*** Supplied material Section Begins ***

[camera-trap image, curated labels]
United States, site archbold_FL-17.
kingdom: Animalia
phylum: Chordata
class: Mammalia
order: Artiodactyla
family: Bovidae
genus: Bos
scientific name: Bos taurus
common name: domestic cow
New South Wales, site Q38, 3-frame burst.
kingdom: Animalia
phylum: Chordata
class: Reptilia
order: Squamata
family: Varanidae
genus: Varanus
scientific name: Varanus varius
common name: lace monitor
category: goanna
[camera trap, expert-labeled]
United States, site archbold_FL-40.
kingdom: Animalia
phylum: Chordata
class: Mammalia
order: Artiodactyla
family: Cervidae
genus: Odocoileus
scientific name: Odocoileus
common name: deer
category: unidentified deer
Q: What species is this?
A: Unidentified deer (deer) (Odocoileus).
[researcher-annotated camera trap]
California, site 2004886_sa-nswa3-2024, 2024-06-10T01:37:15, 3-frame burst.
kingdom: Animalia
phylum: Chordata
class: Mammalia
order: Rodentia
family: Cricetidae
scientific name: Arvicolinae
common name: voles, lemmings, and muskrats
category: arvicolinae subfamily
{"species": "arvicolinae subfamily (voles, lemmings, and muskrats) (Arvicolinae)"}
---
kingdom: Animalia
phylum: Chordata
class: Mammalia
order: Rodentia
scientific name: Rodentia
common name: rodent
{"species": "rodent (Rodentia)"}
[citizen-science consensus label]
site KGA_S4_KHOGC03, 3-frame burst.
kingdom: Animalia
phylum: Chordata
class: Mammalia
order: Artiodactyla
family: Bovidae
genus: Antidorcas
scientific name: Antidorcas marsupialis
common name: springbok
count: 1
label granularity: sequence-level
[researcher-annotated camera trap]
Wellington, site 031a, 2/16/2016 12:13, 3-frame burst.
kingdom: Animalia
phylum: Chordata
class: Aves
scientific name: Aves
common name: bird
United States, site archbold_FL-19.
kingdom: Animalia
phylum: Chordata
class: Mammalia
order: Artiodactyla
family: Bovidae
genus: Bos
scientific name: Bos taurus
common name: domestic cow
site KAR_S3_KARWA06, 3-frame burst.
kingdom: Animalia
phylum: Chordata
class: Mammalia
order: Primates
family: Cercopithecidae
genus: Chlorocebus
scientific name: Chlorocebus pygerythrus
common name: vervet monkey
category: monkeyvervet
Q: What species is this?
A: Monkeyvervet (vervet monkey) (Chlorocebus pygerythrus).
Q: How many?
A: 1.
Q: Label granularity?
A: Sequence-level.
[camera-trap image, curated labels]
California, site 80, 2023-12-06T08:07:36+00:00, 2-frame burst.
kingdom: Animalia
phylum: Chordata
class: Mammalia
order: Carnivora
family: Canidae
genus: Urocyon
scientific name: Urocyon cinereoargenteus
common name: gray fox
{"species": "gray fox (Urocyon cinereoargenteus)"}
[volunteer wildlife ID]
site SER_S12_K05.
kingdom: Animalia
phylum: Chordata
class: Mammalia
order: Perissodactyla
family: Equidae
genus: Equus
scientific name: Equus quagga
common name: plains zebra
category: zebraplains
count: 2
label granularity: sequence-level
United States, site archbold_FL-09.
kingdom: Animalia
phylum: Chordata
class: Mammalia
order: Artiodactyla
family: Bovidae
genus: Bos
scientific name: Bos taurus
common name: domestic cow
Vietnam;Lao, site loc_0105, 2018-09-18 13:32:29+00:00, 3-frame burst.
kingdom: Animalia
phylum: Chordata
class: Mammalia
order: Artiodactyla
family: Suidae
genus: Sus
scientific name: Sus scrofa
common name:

*** Supplied material Section Ends ***

Exercise instructions. Write the data out again. Match it exactly.

Your response.
[camera-trap image, curated labels]
United States, site archbold_FL-17.
kingdom: Animalia
phylum: Chordata
class: Mammalia
order: Artiodactyla
family: Bovidae
genus: Bos
scientific name: Bos taurus
common name: domestic cow
New South Wales, site Q38, 3-frame burst.
kingdom: Animalia
phylum: Chordata
class: Reptilia
order: Squamata
family: Varanidae
genus: Varanus
scientific name: Varanus varius
common name: lace monitor
category: goanna
[camera trap, expert-labeled]
United States, site archbold_FL-40.
kingdom: Animalia
phylum: Chordata
class: Mammalia
order: Artiodactyla
family: Cervidae
genus: Odocoileus
scientific name: Odocoileus
common name: deer
category: unidentified deer
Q: What species is this?
A: Unidentified deer (deer) (Odocoileus).
[researcher-annotated camera trap]
California, site 2004886_sa-nswa3-2024, 2024-06-10T01:37:15, 3-frame burst.
kingdom: Animalia
phylum: Chordata
class: Mammalia
order: Rodentia
family: Cricetidae
scientific name: Arvicolinae
common name: voles, lemmings, and muskrats
category: arvicolinae subfamily
{"species": "arvicolinae subfamily (voles, lemmings, and muskrats) (Arvicolinae)"}
---
kingdom: Animalia
phylum: Chordata
class: Mammalia
order: Rodentia
scientific name: Rodentia
common name: rodent
{"species": "rodent (Rodentia)"}
[citizen-science consensus label]
site KGA_S4_KHOGC03, 3-frame burst.
kingdom: Animalia
phylum: Chordata
class: Mammalia
order: Artiodactyla
family: Bovidae
genus: Antidorcas
scientific name: Antidorcas marsupialis
common name: springbok
count: 1
label granularity: sequence-level
[researcher-annotated camera trap]
Wellington, site 031a, 2/16/2016 12:13, 3-frame burst.
kingdom: Animalia
phylum: Chordata
class: Aves
scientific name: Aves
common name: bird
United States, site archbold_FL-19.
kingdom: Animalia
phylum: Chordata
class: Mammalia
order: Artiodactyla
family: Bovidae
genus: Bos
scientific name: Bos taurus
common name: domestic cow
site KAR_S3_KARWA06, 3-frame burst.
kingdom: Animalia
phylum: Chordata
class: Mammalia
order: Primates
family: Cercopithecidae
genus: Chlorocebus
scientific name: Chlorocebus pygerythrus
common name: vervet monkey
category: monkeyvervet
Q: What species is this?
A: Monkeyvervet (vervet monkey) (Chlorocebus pygerythrus).
Q: How many?
A: 1.
Q: Label granularity?
A: Sequence-level.
[camera-trap image, curated labels]
California, site 80, 2023-12-06T08:07:36+00:00, 2-frame burst.
kingdom: Animalia
phylum: Chordata
class: Mammalia
order: Carnivora
family: Canidae
genus: Urocyon
scientific name: Urocyon cinereoargenteus
common name: gray fox
{"species": "gray fox (Urocyon cinereoargenteus)"}
[volunteer wildlife ID]
site SER_S12_K05.
kingdom: Animalia
phylum: Chordata
class: Mammalia
order: Perissodactyla
family: Equidae
genus: Equus
scientific name: Equus quagga
common name: plains zebra
category: zebraplains
count: 2
label granularity: sequence-level
United States, site archbold_FL-09.
kingdom: Animalia
phylum: Chordata
class: Mammalia
order: Artiodactyla
family: Bovidae
genus: Bos
scientific name: Bos taurus
common name: domestic cow
Vietnam;Lao, site loc_0105, 2018-09-18 13:32:29+00:00, 3-frame burst.
kingdom: Animalia
phylum: Chordata
class: Mammalia
order: Artiodactyla
family: Suidae
genus: Sus
scientific name: Sus scrofa
common name:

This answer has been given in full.